I'll solve your second problem. Which is better stated as:

A ladder 10 meters long is sliding against a wall. If the foot of the ladder is being pulled away from the wall at 3 meters per second, how fast is the top of the ladder sliding down the wall when the foot of the ladder is 8 meters away from the wall. ?

1. Identify the variables in the problem. What is changing? It is very important to introduce and name the variables here.

The height $h$ from the top of the ladder to the floor and the length $l$ from the bottom of the ladder to the wall are changing.

2. Ask yourself: "What rates of change do I know?" and "What rate of change is being asked for?".

You know $l$ is increasing at a rate of 3, so ${dl\over dt}=3$.

:::

◆ To be done:
(a) Translate this sentence from the ladder-problem excerpt into Spanish: "It is very important to introduce and name the variables here."
(b) List every measurement with a unit that the ladder-problem excerpt gives in its restated version of the problem.

(Data entries)

:::

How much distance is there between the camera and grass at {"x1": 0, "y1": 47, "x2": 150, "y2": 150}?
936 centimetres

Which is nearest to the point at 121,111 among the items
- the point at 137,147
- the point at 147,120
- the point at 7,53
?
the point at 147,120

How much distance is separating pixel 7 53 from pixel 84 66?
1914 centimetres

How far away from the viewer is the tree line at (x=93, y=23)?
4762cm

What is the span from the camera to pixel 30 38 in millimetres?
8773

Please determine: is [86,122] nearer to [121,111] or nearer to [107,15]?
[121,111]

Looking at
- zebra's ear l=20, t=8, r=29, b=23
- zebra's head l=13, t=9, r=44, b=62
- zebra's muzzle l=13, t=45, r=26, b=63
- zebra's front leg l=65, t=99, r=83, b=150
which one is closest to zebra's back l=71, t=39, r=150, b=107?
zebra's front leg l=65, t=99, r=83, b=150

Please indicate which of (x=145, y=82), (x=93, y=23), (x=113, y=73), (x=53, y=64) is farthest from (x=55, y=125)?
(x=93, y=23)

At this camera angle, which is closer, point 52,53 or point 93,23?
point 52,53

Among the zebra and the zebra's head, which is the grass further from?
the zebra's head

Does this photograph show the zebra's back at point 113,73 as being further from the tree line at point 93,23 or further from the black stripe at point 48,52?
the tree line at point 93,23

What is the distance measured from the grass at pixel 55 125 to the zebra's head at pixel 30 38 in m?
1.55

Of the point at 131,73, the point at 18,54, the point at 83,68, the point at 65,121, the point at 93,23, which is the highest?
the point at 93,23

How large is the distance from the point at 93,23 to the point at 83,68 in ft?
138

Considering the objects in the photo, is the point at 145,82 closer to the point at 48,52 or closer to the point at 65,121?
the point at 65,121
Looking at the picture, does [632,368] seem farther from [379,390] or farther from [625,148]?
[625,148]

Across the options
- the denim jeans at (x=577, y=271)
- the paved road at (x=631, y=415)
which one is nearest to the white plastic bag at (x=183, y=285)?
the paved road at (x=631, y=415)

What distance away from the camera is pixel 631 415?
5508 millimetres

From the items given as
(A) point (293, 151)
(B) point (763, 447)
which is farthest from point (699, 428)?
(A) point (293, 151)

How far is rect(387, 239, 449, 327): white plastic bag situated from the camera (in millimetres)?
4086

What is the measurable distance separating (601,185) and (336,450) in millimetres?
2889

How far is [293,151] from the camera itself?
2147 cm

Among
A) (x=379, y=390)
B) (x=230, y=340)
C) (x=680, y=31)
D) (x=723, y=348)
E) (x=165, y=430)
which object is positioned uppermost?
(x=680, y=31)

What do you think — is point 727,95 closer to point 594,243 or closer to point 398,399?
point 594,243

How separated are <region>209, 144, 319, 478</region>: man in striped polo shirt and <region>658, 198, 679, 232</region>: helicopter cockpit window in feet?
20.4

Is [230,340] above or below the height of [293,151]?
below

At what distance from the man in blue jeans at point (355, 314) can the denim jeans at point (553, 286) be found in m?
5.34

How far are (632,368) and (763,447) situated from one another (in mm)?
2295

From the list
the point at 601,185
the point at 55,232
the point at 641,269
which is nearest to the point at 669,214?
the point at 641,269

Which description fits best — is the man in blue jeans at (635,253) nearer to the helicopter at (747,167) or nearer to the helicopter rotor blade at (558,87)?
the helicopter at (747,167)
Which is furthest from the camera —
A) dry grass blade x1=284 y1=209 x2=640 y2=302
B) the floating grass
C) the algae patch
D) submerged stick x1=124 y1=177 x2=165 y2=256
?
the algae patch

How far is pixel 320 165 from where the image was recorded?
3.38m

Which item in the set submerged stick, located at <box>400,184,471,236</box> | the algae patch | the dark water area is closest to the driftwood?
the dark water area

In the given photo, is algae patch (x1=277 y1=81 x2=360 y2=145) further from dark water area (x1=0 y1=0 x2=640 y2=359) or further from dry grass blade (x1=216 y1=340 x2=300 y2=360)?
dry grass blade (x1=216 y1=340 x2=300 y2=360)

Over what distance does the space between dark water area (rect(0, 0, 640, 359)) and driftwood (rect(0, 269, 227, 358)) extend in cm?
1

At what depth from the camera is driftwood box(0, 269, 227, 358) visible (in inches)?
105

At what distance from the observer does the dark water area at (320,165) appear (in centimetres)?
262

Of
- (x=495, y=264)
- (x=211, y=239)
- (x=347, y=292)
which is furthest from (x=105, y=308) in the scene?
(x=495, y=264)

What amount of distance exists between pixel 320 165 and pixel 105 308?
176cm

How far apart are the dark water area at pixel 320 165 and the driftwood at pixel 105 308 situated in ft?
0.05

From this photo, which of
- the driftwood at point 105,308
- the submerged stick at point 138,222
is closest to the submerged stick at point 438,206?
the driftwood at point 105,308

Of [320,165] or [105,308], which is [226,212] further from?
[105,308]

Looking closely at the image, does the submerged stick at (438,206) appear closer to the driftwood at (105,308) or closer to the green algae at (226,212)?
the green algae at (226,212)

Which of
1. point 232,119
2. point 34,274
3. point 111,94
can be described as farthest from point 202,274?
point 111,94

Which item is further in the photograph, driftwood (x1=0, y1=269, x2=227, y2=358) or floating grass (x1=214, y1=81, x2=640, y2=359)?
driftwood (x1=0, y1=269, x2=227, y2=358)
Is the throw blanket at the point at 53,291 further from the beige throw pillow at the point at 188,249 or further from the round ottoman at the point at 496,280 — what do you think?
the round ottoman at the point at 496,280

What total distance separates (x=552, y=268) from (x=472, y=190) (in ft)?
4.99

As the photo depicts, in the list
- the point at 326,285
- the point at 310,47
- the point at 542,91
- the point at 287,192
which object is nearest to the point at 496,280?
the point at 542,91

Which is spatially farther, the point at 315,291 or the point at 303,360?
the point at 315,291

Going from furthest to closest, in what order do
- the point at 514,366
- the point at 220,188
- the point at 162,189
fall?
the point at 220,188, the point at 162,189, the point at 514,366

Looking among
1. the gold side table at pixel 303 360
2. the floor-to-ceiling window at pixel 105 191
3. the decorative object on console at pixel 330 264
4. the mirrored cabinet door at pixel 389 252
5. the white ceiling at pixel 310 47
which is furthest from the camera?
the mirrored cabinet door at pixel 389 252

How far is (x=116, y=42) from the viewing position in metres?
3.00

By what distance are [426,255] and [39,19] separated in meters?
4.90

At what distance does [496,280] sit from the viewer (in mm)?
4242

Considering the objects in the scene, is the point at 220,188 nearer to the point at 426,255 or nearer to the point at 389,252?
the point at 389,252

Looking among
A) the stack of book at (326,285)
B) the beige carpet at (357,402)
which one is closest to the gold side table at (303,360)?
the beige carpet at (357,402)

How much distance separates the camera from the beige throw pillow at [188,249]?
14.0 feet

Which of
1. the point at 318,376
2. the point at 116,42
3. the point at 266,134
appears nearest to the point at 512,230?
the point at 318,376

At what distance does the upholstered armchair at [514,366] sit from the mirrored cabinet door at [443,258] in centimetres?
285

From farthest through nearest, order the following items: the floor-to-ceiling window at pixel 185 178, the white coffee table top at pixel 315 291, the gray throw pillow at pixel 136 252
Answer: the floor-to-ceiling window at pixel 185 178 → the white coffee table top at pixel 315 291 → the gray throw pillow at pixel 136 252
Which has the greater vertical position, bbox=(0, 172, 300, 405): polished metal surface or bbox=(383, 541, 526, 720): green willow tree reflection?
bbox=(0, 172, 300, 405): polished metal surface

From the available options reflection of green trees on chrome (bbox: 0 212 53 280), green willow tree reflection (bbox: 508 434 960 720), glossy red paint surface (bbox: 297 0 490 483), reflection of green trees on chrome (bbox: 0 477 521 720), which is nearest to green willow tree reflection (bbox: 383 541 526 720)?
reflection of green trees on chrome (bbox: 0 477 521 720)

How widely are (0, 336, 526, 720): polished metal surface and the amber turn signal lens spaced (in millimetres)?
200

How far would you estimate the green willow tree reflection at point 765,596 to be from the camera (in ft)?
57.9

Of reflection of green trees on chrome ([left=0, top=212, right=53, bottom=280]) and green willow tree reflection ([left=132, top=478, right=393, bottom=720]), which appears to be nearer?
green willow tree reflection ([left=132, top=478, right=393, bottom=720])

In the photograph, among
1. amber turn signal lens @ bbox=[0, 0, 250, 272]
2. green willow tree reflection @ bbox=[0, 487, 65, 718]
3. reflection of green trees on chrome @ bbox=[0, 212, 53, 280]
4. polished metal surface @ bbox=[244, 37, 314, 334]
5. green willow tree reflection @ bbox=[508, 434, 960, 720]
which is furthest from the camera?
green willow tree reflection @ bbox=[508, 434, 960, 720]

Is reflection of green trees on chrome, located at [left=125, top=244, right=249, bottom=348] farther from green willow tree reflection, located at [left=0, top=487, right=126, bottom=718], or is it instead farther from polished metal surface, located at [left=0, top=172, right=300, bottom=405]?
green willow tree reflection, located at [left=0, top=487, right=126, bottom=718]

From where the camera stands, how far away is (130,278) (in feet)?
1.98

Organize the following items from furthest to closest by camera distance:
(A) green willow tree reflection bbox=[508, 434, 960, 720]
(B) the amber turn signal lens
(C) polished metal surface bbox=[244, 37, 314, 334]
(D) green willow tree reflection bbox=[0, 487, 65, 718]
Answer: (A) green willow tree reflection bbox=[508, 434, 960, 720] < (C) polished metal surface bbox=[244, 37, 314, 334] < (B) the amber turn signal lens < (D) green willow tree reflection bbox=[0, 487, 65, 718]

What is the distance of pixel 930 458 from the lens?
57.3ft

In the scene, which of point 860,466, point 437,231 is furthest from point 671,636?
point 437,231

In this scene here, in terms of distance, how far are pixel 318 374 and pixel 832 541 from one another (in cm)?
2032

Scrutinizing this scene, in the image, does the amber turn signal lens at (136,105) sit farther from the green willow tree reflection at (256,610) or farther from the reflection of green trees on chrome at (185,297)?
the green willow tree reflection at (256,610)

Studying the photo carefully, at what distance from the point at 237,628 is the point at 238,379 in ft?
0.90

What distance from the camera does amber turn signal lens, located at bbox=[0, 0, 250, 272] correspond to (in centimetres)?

:::

◆ Solutions to each task:
(a) Es muy importante introducir y nombrar las variables aquí.

(b) 10 meters, 3 meters per second, 8 meters